Data to process
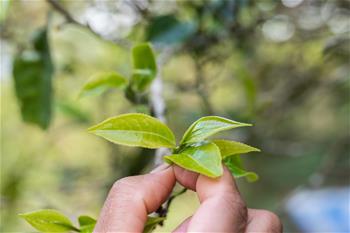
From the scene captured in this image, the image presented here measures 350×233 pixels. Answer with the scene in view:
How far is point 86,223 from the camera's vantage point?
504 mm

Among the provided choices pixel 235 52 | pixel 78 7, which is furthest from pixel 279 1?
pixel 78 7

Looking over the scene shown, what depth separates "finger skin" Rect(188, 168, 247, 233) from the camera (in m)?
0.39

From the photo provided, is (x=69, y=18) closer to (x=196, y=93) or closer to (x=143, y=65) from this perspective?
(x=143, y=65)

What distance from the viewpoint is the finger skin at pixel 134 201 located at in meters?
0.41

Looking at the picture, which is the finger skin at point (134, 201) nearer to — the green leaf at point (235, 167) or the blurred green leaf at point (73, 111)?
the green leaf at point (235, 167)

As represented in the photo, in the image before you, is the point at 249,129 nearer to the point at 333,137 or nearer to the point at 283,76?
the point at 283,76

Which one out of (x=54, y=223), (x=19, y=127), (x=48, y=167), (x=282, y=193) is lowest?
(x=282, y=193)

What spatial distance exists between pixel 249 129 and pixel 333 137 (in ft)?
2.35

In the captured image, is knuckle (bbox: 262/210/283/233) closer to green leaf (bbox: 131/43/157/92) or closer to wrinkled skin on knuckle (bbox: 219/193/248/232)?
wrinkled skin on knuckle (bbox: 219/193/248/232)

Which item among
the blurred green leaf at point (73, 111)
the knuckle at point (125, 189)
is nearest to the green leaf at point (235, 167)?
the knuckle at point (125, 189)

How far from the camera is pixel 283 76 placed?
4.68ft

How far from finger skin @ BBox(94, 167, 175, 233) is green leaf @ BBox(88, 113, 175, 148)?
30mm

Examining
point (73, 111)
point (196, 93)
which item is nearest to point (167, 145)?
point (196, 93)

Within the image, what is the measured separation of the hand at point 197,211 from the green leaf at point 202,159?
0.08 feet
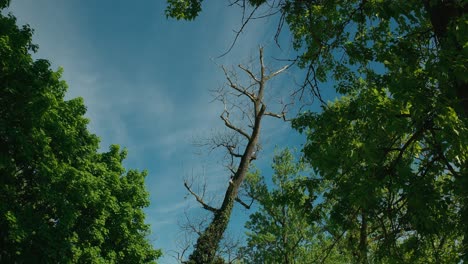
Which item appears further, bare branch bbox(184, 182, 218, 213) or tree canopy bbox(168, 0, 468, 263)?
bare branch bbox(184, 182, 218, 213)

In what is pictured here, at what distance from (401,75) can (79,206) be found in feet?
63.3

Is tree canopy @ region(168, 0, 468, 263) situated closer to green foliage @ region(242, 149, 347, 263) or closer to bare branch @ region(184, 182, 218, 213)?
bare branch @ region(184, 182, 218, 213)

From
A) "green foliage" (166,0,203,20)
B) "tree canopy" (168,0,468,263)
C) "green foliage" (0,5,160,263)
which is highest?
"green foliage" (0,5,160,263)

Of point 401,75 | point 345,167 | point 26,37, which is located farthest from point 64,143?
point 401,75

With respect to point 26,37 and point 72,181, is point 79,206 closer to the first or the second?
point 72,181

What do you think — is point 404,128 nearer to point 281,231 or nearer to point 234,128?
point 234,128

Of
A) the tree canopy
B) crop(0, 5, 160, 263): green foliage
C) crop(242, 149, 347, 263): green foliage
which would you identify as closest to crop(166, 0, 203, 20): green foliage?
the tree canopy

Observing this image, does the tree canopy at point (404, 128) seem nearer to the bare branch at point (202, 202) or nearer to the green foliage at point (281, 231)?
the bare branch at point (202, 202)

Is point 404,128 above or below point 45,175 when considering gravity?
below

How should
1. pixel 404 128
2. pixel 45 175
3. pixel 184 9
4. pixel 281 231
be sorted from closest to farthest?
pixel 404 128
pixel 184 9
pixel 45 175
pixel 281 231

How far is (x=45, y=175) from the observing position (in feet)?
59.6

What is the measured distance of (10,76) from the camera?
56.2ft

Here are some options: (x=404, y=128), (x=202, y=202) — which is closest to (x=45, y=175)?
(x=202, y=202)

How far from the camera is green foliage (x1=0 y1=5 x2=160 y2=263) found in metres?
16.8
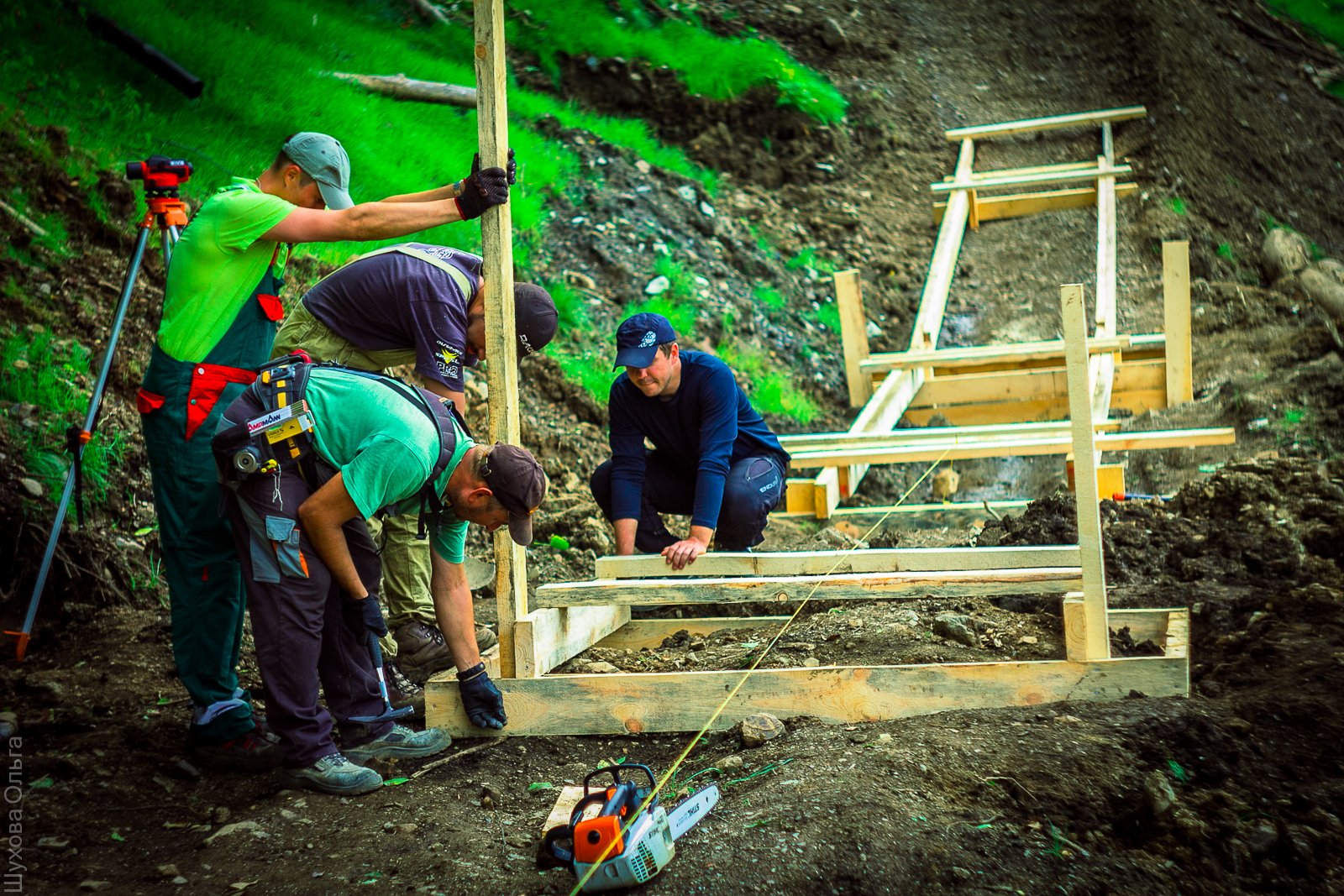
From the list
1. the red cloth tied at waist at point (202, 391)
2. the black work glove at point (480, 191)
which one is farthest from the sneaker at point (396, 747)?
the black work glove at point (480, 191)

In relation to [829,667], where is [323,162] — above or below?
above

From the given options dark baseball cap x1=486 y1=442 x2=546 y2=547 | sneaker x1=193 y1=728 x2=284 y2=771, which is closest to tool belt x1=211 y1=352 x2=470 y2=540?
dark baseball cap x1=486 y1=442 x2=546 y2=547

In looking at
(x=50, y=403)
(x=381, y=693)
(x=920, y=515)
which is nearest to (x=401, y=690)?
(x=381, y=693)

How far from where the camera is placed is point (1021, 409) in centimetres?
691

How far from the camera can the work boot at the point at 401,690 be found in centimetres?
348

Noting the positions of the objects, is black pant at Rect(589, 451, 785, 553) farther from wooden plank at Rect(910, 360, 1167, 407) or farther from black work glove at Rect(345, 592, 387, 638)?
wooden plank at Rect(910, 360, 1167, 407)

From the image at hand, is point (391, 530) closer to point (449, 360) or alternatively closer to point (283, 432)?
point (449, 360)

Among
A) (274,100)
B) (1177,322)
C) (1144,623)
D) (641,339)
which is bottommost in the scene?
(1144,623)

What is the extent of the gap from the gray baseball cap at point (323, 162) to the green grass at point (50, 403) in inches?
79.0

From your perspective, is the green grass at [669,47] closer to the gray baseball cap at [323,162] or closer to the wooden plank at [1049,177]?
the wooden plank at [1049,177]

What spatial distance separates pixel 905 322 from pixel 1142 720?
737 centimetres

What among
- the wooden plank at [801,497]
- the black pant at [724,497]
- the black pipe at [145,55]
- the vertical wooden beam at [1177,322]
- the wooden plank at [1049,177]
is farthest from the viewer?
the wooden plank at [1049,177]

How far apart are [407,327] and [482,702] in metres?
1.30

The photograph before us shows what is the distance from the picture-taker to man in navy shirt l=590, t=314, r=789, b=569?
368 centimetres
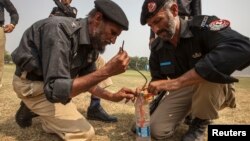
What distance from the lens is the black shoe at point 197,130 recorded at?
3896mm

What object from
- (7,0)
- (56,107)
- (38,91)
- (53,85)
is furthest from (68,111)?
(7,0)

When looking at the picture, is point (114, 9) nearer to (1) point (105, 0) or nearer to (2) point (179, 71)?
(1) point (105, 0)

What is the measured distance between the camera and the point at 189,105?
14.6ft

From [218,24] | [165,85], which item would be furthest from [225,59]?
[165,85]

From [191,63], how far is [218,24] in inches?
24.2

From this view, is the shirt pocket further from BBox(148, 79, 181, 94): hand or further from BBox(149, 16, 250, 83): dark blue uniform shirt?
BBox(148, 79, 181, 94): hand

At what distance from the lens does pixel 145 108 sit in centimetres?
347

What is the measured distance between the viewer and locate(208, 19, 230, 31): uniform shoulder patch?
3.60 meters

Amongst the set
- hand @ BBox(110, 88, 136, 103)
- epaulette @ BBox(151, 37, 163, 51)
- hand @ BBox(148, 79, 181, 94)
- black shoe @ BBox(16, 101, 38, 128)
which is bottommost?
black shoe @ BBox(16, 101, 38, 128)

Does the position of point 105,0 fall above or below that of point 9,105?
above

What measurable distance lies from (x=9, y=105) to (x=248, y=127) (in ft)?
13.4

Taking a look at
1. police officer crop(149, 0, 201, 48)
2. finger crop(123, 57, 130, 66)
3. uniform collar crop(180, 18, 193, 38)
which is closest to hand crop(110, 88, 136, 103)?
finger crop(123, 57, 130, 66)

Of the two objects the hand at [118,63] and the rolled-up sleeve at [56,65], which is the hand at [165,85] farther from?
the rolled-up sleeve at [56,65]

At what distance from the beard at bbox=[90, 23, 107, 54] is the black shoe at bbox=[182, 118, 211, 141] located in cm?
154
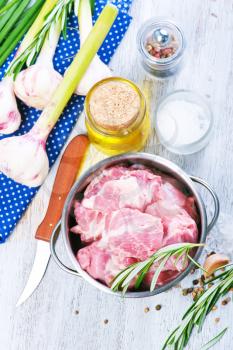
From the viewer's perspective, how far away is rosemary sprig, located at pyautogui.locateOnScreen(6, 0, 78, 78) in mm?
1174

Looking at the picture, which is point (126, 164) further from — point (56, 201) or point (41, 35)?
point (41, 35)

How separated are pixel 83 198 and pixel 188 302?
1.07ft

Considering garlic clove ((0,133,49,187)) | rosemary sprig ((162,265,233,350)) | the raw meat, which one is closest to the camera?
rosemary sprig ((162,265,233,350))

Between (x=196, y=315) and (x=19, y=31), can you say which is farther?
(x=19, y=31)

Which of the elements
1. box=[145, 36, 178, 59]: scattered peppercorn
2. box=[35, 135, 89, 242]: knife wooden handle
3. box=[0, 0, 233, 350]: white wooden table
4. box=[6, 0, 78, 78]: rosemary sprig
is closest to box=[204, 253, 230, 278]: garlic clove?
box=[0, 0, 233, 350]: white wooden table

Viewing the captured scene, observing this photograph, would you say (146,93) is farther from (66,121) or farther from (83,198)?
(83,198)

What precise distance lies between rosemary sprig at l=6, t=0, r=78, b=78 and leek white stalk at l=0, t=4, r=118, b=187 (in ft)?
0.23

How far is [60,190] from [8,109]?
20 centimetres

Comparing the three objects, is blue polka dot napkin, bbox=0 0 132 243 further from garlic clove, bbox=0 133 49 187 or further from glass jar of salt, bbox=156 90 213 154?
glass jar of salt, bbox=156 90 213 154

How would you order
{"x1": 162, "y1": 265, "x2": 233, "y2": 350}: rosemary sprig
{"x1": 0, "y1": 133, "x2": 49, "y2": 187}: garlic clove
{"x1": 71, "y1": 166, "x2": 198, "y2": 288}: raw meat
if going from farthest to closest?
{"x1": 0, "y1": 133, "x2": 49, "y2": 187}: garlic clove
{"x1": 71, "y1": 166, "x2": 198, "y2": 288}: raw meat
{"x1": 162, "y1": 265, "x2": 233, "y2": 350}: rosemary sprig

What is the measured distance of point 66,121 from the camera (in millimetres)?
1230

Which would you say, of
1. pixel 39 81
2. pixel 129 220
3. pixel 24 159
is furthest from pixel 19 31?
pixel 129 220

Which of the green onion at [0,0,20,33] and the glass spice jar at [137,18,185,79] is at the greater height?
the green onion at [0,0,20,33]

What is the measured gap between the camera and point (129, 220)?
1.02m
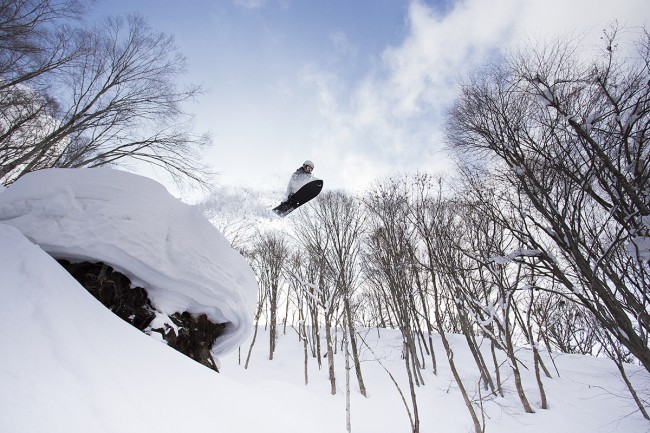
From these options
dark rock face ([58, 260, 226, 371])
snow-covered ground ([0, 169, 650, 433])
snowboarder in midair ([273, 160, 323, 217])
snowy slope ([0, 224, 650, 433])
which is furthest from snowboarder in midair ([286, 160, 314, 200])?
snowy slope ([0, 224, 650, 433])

Job
Word for word, please, restate the lines of the listing from the one holding "Considering garlic clove" down to the last line, leaving out any pictures.

Exercise response
Considering garlic clove ((0,133,49,187)) | rosemary sprig ((162,265,233,350)) | the raw meat, which one is closest to the camera?
rosemary sprig ((162,265,233,350))

Between (x=196, y=315) and (x=19, y=31), can you say which is farther?
(x=19, y=31)

Which of the elements
1. box=[145, 36, 178, 59]: scattered peppercorn
2. box=[35, 135, 89, 242]: knife wooden handle
3. box=[0, 0, 233, 350]: white wooden table
4. box=[6, 0, 78, 78]: rosemary sprig
is closest to box=[204, 253, 230, 278]: garlic clove?
box=[0, 0, 233, 350]: white wooden table

Viewing the captured scene, observing this photograph, would you say (146,93) is farther from (66,121) or farther from (83,198)?
(83,198)

What precise distance lies between rosemary sprig at l=6, t=0, r=78, b=78 and leek white stalk at l=0, t=4, r=118, b=187 (in ft)?
0.23

How far is [60,190] from [8,109]?
20 centimetres

Comparing the three objects, is blue polka dot napkin, bbox=0 0 132 243 further from garlic clove, bbox=0 133 49 187 or further from glass jar of salt, bbox=156 90 213 154?
glass jar of salt, bbox=156 90 213 154

How would you order
{"x1": 162, "y1": 265, "x2": 233, "y2": 350}: rosemary sprig
{"x1": 0, "y1": 133, "x2": 49, "y2": 187}: garlic clove
{"x1": 71, "y1": 166, "x2": 198, "y2": 288}: raw meat
if going from farthest to closest?
{"x1": 0, "y1": 133, "x2": 49, "y2": 187}: garlic clove
{"x1": 71, "y1": 166, "x2": 198, "y2": 288}: raw meat
{"x1": 162, "y1": 265, "x2": 233, "y2": 350}: rosemary sprig

What is the measured distance of point 66,121 from the camera (in millimetres)?
1230

Which would you say, of
1. pixel 39 81
2. pixel 129 220
3. pixel 24 159
is furthest from pixel 19 31?
pixel 129 220

Which of the green onion at [0,0,20,33] and the glass spice jar at [137,18,185,79] is at the greater height?
the green onion at [0,0,20,33]

What is the measured gap between the camera and point (129, 220)?
1.02m
From these options
dark rock face ([58, 260, 226, 371])
snow-covered ground ([0, 169, 650, 433])
snowboarder in midair ([273, 160, 323, 217])
snowy slope ([0, 224, 650, 433])
which is furthest from snowboarder in midair ([286, 160, 314, 200])?
snowy slope ([0, 224, 650, 433])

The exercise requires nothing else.